__Direction__:
Select every line of the data below that contains the word "image", and copy those lines out.

Items in a dataset
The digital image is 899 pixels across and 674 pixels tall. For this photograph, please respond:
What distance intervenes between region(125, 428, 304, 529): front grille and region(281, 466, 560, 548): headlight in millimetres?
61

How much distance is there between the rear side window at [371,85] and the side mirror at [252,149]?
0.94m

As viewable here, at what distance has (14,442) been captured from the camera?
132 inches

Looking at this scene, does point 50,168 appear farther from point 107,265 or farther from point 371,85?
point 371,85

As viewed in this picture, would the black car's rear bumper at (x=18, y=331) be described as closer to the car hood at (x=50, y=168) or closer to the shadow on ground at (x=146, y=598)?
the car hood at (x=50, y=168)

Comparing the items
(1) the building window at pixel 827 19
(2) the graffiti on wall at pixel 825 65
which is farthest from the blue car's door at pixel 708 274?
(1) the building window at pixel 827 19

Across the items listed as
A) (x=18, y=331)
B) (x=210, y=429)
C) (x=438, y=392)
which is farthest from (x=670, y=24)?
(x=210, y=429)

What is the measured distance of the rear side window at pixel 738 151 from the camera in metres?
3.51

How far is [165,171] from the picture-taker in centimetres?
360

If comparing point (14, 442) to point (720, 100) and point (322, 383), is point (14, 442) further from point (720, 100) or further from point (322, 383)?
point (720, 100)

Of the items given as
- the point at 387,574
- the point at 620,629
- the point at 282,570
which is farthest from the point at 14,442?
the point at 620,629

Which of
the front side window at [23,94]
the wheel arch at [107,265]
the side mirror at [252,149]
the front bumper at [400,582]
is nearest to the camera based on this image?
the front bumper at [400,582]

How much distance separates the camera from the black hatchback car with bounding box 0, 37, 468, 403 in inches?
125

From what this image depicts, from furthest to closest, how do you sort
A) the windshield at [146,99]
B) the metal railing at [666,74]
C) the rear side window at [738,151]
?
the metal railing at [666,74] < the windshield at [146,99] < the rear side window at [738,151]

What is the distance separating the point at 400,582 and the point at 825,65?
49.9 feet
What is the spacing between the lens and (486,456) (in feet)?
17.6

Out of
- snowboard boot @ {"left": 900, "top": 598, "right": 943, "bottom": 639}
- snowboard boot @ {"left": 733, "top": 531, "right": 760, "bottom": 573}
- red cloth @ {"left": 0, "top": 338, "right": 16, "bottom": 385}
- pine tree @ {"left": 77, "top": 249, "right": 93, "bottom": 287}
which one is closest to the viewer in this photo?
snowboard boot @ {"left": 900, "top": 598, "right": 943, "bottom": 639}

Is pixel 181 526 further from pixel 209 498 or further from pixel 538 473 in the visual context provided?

__Result below__:
The digital image is 899 pixels across and 674 pixels tall. For this photograph, please respond:
is nearest to the camera based on this image?
From what this image depicts, from furthest to closest, how do you sort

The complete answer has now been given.